There was, after all, no way I was going to enjoy a book with a
giant talking cat. Read a little way in, though, and the fact that
the cat is talking isn't really an issue. What it's saying is, after
all, setting the plot in motion. This is a quiet, slow burner of
a read. Its ideas all filtered by an earnestly unreliable narrator
more than a little in denial of who he really is.

The main story, of course, centres around things not being as they
appear to be and there's a subtle synchronicity of plot, theme and
character that creeps up on you somewhere near the end.
Our narrator, Rabbit, is a soldier in a quiet mountain town, having
left his hippie-dropout parents behind in the Borderlands (where
the cats, trees, dragons...you name it, everything talks there!).
When his patrol get unreasonably lost in the mountains, Rabbit runs
into Laurel, our talking mountain cat, who has come looking for
him.
Rabbit's hippie parents were actually dropping out from the succession
to the throne as it turns out, making Rabbit rather more important
than his unit - and commanding officers - originally suspected.
Having said that, most of the commanding officers aren't always
who they appear to be. Rabbit, not exactly being forthcoming to
the reader about any of this either, the entire book becomes a gradual
discovery of quite what else our narrator has neglected to mention...The
most inspired aspect of this being that the Borderlands used to
cover all of the currently human-owned land.
There was a particularly nasty war and now there's the suggestion
that the land is starting to 'reassert' itself on its current occupants.
It has to be said that some of the most effective sequences involve
this gradual metamorphosis of those around Rabbit into particular
animals he thinks their personalities resemble.
At first, it's something subtle that just he sees, but then reality
starts twisting and they start changing for real. It's a highly
effective twist in the tale, especially through the eyes of someone
as confused as Rabbit. One where this scores freely is character,
creating a small group of highly confused soldiers that garner sympathy
and a lovely ear for dialogue that sounds peculiarly English, cleverly
capturing barrack-talk without resorting to swearing.

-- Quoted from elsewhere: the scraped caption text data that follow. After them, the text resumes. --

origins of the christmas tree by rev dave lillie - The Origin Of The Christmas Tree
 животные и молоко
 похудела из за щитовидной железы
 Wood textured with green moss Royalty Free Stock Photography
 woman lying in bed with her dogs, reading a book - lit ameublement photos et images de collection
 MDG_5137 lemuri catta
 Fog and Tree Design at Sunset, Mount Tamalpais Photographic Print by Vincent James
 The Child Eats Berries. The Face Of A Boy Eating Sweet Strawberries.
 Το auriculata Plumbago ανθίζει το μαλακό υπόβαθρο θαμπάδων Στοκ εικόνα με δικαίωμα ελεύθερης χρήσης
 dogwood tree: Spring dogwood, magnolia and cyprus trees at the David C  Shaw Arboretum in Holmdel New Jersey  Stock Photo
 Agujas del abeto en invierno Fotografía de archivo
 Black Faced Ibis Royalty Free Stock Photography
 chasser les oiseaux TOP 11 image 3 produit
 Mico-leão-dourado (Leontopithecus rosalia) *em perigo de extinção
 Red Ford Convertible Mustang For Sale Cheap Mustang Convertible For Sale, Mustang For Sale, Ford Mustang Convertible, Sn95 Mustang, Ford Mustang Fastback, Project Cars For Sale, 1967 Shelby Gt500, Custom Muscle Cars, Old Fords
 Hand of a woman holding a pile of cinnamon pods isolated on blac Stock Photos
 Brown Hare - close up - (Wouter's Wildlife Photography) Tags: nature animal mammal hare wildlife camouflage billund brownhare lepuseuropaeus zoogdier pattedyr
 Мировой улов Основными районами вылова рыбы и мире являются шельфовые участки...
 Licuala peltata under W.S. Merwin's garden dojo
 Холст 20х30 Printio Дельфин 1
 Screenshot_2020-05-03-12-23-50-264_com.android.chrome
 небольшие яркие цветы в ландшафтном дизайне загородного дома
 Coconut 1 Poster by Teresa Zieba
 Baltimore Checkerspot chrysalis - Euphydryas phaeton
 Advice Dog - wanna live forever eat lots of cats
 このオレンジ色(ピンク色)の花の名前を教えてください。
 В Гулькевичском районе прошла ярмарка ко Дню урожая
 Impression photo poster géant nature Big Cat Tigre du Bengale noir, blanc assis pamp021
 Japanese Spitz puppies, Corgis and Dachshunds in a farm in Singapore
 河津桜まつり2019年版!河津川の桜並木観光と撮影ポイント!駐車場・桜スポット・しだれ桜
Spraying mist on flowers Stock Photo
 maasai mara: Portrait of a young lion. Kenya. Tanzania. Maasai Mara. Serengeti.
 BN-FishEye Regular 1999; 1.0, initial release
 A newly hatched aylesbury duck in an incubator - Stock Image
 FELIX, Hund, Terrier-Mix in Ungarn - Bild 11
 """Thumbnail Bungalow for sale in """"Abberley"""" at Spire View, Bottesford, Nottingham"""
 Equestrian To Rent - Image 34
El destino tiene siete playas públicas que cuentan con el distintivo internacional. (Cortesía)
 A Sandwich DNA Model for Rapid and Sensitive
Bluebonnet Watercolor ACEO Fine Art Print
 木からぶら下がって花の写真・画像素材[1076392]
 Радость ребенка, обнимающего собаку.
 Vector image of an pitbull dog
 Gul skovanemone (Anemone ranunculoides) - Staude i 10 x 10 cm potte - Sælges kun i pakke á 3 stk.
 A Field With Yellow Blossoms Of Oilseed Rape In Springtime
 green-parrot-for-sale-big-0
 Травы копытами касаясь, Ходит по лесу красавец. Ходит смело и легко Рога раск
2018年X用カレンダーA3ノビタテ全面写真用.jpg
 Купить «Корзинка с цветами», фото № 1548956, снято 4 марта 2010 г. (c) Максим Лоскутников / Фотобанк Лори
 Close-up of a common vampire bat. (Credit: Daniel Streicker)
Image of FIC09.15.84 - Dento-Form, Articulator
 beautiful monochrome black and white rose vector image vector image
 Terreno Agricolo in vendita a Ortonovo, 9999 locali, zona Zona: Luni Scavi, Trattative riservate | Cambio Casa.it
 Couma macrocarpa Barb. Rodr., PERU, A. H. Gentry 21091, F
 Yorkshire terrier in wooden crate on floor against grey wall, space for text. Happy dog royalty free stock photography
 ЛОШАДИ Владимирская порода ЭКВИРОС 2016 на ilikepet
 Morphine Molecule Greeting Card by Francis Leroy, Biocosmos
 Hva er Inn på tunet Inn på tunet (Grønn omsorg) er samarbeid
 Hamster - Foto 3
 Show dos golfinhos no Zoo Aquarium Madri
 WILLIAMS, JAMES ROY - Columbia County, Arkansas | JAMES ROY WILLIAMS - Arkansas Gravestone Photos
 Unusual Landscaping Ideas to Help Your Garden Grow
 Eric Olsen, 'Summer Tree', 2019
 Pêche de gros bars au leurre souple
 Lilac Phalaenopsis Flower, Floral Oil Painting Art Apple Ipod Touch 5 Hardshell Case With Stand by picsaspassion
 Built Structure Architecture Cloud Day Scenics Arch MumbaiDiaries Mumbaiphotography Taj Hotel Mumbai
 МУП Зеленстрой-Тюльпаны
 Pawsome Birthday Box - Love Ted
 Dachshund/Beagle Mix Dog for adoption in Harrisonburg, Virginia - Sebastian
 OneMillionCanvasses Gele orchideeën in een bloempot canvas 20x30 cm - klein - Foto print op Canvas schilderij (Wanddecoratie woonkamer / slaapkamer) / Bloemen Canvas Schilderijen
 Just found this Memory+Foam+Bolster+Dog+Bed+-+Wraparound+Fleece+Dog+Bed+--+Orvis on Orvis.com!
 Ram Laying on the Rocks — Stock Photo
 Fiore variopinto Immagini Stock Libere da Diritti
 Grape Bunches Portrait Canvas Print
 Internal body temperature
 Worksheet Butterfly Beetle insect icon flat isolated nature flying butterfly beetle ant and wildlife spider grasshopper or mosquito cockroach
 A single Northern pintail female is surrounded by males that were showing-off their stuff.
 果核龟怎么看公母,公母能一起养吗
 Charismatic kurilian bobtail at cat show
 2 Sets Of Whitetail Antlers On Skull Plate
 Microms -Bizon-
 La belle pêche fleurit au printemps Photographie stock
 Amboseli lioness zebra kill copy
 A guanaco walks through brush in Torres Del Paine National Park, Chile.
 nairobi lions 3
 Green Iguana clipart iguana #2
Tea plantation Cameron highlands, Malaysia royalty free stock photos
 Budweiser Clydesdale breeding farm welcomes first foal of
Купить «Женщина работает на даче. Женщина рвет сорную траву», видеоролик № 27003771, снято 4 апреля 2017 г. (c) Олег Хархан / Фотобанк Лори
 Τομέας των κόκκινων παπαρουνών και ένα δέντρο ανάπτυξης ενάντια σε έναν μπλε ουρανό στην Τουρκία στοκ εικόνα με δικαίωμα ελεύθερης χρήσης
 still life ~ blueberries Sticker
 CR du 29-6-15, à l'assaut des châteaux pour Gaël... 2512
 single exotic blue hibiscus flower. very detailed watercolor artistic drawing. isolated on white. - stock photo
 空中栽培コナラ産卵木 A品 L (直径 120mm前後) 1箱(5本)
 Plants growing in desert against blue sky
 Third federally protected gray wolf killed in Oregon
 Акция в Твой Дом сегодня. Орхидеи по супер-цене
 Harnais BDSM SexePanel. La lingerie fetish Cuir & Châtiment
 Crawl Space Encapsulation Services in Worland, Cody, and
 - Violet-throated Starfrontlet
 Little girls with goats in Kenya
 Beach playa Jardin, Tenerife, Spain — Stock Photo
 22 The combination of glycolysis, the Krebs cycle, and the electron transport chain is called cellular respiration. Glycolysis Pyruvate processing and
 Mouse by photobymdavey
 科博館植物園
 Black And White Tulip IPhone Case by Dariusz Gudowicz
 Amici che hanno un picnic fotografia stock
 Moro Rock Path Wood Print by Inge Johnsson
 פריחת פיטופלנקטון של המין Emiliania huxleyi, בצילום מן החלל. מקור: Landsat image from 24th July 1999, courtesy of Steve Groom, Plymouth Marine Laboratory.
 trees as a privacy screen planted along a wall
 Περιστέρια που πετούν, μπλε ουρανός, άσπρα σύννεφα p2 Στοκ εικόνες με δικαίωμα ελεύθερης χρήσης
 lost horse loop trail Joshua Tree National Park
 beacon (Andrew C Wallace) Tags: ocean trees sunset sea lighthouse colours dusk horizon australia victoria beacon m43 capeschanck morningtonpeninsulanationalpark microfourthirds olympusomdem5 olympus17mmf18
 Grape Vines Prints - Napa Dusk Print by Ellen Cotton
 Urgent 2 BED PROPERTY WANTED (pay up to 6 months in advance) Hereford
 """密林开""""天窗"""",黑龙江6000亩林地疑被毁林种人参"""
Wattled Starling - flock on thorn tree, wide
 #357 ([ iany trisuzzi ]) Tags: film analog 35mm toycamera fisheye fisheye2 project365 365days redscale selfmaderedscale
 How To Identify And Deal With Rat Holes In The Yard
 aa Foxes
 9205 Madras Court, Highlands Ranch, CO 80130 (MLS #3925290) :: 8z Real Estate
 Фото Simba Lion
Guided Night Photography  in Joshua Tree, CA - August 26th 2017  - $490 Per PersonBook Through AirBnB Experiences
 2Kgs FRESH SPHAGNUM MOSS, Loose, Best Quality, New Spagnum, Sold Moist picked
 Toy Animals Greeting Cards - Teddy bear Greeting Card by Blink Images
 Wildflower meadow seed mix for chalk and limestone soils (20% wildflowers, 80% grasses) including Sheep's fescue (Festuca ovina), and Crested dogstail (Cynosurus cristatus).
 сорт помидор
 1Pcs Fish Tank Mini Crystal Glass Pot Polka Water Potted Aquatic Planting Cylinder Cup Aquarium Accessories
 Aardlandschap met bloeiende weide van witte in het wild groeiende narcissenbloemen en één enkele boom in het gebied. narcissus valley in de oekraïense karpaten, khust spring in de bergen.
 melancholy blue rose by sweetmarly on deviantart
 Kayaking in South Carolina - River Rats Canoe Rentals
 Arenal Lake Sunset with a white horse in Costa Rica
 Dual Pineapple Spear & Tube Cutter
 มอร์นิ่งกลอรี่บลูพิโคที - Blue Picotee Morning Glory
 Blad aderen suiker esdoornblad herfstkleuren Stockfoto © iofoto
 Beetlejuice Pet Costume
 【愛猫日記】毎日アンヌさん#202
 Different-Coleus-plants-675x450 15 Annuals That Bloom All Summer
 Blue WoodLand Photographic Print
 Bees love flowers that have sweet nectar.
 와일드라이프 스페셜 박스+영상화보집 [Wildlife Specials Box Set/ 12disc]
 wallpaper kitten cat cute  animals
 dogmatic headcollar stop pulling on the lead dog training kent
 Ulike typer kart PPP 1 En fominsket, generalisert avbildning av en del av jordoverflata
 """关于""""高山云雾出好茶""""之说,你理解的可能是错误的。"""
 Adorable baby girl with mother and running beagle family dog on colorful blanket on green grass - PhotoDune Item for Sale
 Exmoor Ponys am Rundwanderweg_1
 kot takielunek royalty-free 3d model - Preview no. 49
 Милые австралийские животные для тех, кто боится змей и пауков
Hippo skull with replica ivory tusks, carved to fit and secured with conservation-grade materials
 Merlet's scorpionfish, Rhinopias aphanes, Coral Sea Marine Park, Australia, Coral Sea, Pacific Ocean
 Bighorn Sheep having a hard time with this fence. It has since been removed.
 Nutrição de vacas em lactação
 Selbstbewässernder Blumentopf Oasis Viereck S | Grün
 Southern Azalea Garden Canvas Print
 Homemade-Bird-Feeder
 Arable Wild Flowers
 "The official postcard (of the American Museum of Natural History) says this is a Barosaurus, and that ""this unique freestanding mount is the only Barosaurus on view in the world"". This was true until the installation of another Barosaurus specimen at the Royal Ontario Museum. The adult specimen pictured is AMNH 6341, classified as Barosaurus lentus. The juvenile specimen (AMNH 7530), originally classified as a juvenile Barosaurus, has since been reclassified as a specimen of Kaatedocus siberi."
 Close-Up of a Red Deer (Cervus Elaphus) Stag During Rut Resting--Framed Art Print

On one hand, it does seem to take an awfully long time to end,
considering that the showdown that feels like a grand finale actually
happens nearer the middle of the book. I'm not entirely convinced
by the appearance of the Elves in the latter part, who are fairly
bog-standard Tolkienesque characters and the end loses impact for
having dragged on for so long.
It's also unusual in having very few female characters and, for
this genre, absolutely no attempt at any love interest of either
sex. It's a little hard to predict the audience for this, given
all those factors, but that doesn't make it any less of a good book.
It's just strange to see something so, well, quaint and a little
odd and not be able to compare it to anything.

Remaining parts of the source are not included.